Follow the footsteps of the Durrells
Luscious, seductive and the sun is always shining. That’s the way Corfu is depicted in ITV’s charming new drama, The Durrells. What’s more, the island is teeming with snakes and tortoises, and there are quaint tavernas filled with boisterous locals beneath olive groves on the edge of sparkling, cerulean seas. But does the pristine, pre-war vision bear any relation to present-day reality? Corfu certainly suffered some over-development in the tourism boom of the sixties, but it still offers opportunity for a host of authentic Durrell-esque experiences, and a whole lot more besides...
In the footsteps of the Durrells
In 1935, the dysfunctional Durrell family — pretentious twentysomething novelist Lawrence, gun-crazy second son Leslie, man-hungry teenager Margo and animal-loving Gerald (who grew up to be the conservationist and author of My Family And Other Animals, based on his time on the island) — upped sticks from chilly England, led by their long-suffering mother, and settled near Corfu Town For a similarly idyllic location, your best bet is to rent a villa in the pretty north-east corner, where The Durrells was filmed. The lovely bay of San Stefano is a perennial favourite with British holidaymakers. Or you could even stay in the apartments at the atmospheric White House in nearby Kalami, where Lawrence wrote.

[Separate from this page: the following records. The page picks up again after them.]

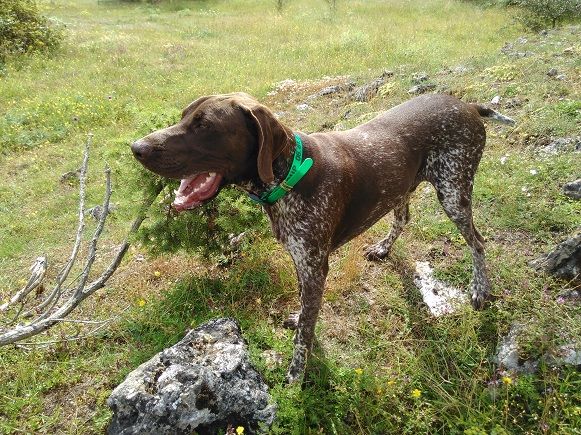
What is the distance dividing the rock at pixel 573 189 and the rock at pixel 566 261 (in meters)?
1.23

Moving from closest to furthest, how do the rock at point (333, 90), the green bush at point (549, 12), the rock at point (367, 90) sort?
the rock at point (367, 90) < the rock at point (333, 90) < the green bush at point (549, 12)

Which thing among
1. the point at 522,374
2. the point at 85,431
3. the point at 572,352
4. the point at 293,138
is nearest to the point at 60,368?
the point at 85,431

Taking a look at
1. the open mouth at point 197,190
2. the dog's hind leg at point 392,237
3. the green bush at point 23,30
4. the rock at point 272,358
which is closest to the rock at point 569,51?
the dog's hind leg at point 392,237

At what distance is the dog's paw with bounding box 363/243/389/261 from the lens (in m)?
5.11

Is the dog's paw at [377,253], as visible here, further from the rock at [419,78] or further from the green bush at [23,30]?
the green bush at [23,30]

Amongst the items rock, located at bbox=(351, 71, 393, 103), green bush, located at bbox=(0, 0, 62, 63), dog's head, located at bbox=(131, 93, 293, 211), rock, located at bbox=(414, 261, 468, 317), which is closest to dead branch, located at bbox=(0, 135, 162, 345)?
dog's head, located at bbox=(131, 93, 293, 211)

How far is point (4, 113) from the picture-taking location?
414 inches

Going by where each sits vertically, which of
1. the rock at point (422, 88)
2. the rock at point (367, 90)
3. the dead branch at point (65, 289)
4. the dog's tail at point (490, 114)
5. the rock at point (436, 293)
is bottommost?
the rock at point (436, 293)

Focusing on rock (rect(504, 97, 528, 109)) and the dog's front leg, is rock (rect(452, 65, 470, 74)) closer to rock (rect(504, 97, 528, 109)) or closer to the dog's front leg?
rock (rect(504, 97, 528, 109))

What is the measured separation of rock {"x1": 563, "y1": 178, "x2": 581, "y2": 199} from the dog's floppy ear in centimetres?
376

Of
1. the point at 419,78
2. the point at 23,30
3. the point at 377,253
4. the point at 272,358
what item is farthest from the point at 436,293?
the point at 23,30

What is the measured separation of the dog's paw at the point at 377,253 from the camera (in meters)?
5.11

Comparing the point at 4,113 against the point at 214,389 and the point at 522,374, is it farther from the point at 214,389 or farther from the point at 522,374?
the point at 522,374

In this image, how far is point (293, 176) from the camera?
336 centimetres
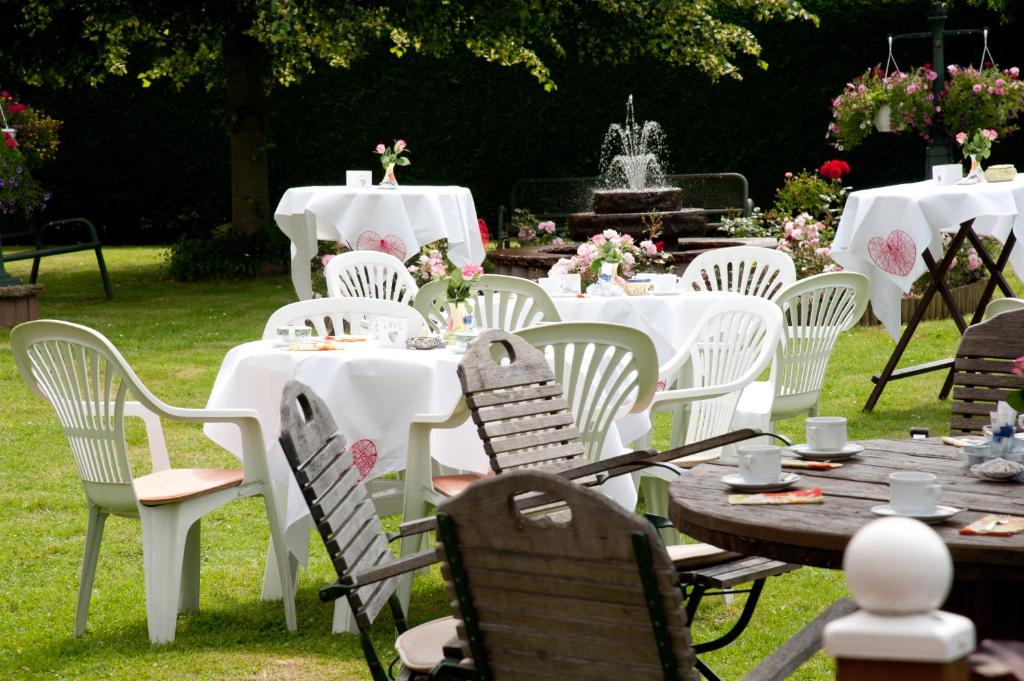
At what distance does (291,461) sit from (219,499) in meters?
1.51

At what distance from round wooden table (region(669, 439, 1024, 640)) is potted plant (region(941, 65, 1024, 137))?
21.7 ft

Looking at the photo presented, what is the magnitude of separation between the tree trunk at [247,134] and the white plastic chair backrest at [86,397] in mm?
10229

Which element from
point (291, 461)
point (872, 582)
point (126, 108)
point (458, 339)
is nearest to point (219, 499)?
point (458, 339)

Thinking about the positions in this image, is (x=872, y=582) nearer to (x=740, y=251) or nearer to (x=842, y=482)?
(x=842, y=482)

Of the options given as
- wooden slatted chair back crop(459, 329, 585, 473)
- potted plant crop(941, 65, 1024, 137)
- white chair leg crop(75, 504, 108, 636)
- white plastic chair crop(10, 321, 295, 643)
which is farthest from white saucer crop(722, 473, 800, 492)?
potted plant crop(941, 65, 1024, 137)

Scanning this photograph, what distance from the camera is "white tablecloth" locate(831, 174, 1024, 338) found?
6.85 metres

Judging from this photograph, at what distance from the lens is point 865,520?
2402mm

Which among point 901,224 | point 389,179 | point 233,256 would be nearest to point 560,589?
point 901,224

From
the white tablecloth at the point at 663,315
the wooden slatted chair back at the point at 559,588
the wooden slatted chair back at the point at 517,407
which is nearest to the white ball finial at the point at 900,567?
the wooden slatted chair back at the point at 559,588

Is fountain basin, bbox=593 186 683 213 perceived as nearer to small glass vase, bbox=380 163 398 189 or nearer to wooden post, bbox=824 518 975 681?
small glass vase, bbox=380 163 398 189

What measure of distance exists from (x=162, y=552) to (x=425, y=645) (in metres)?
1.48

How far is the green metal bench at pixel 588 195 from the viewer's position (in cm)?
1441

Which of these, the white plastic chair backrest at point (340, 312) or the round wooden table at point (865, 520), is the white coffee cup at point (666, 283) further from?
the round wooden table at point (865, 520)

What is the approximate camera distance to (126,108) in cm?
1786
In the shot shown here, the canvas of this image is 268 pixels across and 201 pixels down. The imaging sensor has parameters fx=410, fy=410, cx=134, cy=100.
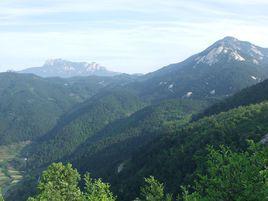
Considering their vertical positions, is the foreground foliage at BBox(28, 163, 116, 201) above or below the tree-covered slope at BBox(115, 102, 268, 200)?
above

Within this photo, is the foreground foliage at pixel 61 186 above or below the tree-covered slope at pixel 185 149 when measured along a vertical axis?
above

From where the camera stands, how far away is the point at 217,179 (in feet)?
128

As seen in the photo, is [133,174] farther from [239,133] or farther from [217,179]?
[217,179]

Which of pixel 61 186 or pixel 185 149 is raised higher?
pixel 61 186

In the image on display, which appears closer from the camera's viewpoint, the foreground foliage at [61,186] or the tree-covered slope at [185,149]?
the foreground foliage at [61,186]

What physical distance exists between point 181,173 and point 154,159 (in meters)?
30.3

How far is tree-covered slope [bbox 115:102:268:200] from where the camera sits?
14050 cm

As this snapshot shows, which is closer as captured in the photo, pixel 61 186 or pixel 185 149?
pixel 61 186

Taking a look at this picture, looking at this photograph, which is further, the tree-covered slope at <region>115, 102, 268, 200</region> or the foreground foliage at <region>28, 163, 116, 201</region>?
the tree-covered slope at <region>115, 102, 268, 200</region>

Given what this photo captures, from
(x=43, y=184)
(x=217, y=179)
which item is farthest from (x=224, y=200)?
(x=43, y=184)

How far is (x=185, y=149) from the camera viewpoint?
158000 millimetres

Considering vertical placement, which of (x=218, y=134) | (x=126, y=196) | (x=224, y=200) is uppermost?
(x=224, y=200)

If you’re keen to catch sight of a few tortoises of the kind that fascinated young Gerald, visit in late June when they’re at their most active. There’ll be some snakes around then, too. Harmless, most of them. Hiring a motorboat is a must. You could even spot a pod of dolphins, or even a ponderous sea-turtle.
Discover Margo's Bay
One of the island’s prettiest spots for dropping anchor and having a swim is the tiny bay that hosts a little stone shrine to St Arsenios, just south of Agni Bay. This is where Margo sunbathes in the first episode of The Durrells, much to the consternation of the young priest tending the shrine. If you search, you’ll find a sea-level cave there. It’s a shimmering chamber accessed by a corridor in the rock, with a separate underwater exit for the adveturous. Climb up to the shrine, too, for a look. It isn’t manned by any priest, but be warned: you may find a family of baby bats inside, dangling from the ceiling. The shrine is best visited early or late in the day, to avoid the tourist boats that plough in around noon.
A jewel of a town
Too many people arrive in Corfu, get whisked off by taxi to their accommodation, and then hurtle home without ever discovering Corfu Town. This jewel is a unique blend of cultures, which pay testament to the nations that have controlled it during its multifarious history. Where else in Europe can you find a British cricket pitch, in front of a French colonnade of cafes, which gives way to crumbling Italian architecture? It is best reached by boat, rather than by car. For a few euros, you can moor up in Mandracchio harbour, beside the Old Fort. Then climb to the top of the fort and enjoy the magnificent view over the town’s ramshackle rooftops. Afterwards, visit the blackened remains of St Spyridon, Corfu’s patron saint, in the church that bears his name. But the best thing to do in Corfu Town is simply to explore the endless narrow winding streets, housing lovely little bars and shops. If you have time, take your boat a mile or two further south to gaze on Mouse Island and the church of Panagia Vlacherna. But be sure to leave enough time to speed home in daylight.
And don’t miss...
Try to visit Angelokastro, on the west coast near Paleokastritsa. It’s a derelict castle atop a precarious pinnacle of rock, built by the Byzantines. Scan the sea below for rocks in the shape of ships. Legend has it that the sea-god Poseidon punished the locals for helping his enemy Odysseus by petrifying one of their vessels. Then there’s Old Peirithia, near the north coast, an abandoned village dotted with tumbledown churches.